→ **What is needed**
Drop every picture, then transcribe the remaining data exactly.

→ **Provided data**

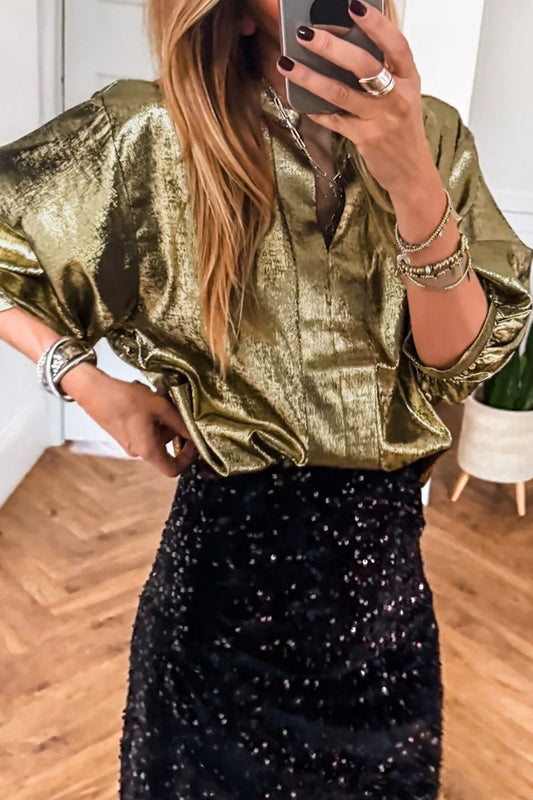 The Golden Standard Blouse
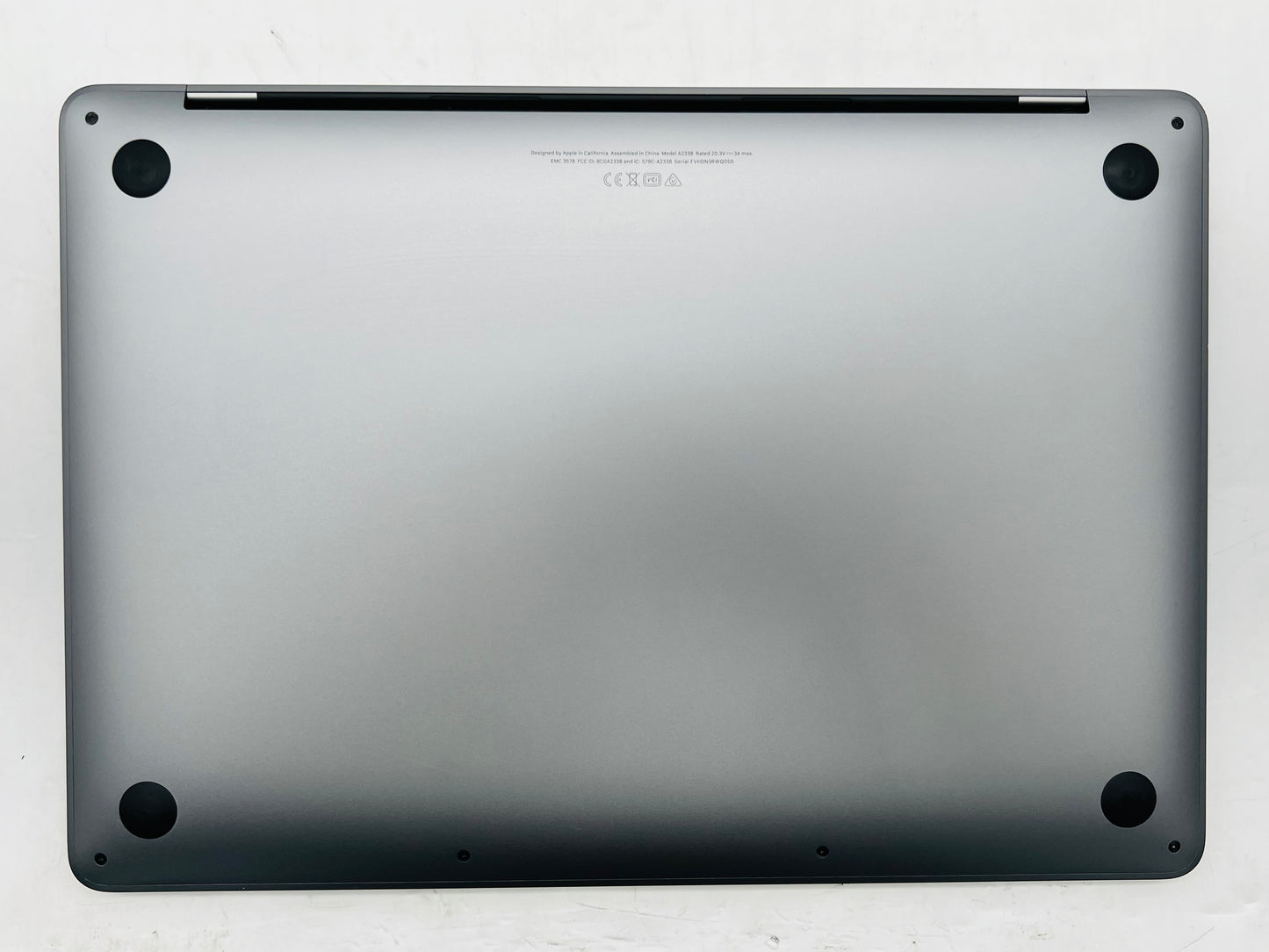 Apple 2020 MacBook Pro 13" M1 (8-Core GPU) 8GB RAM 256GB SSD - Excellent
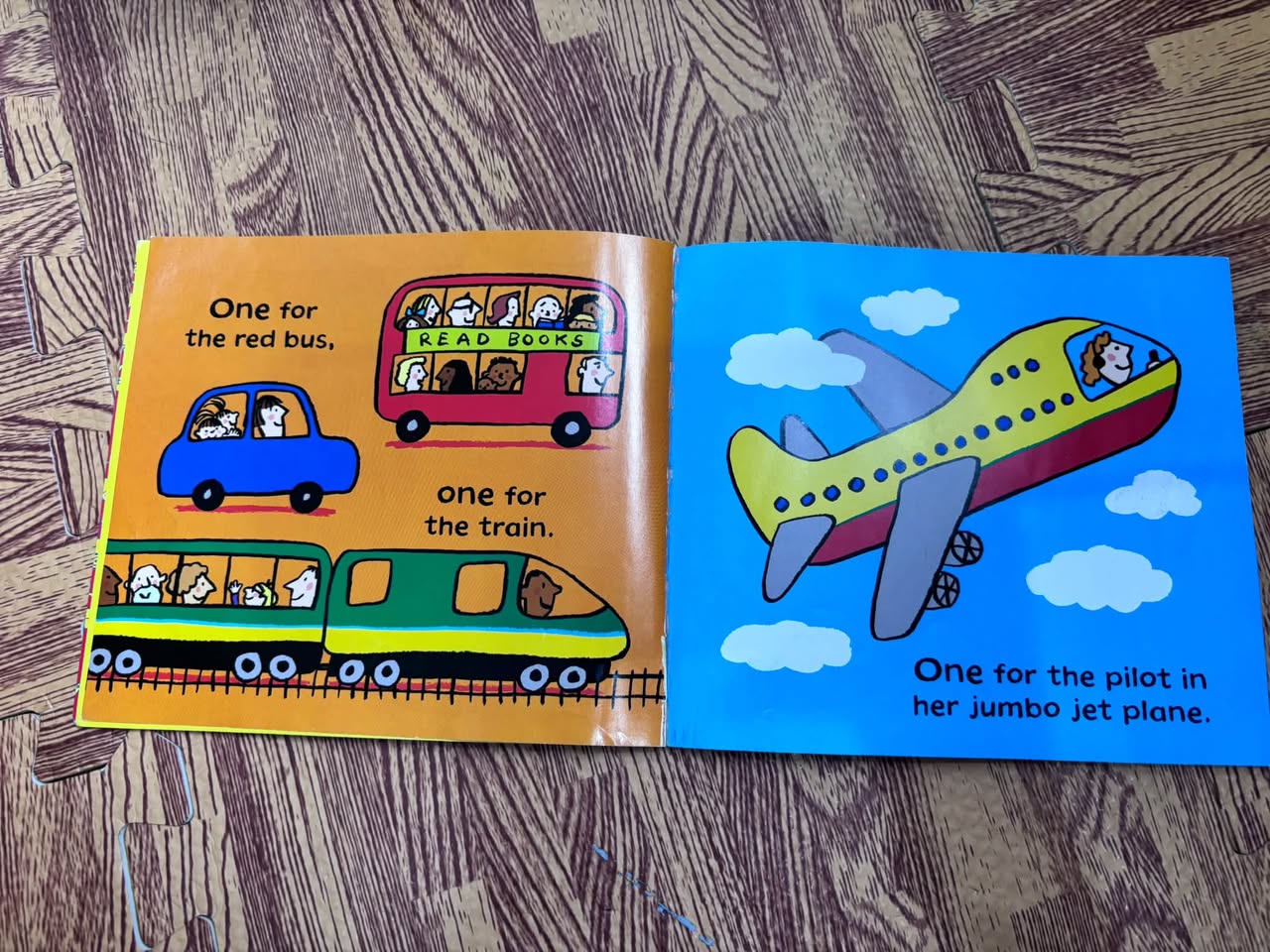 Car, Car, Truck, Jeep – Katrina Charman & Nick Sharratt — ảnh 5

→ **Task result**
 The Golden Standard Blouse
 Apple 2020 MacBook Pro 13" M1 (8-Core GPU) 8GB RAM 256GB SSD - Excellent
 Car, Car, Truck, Jeep – Katrina Charman & Nick Sharratt — ảnh 5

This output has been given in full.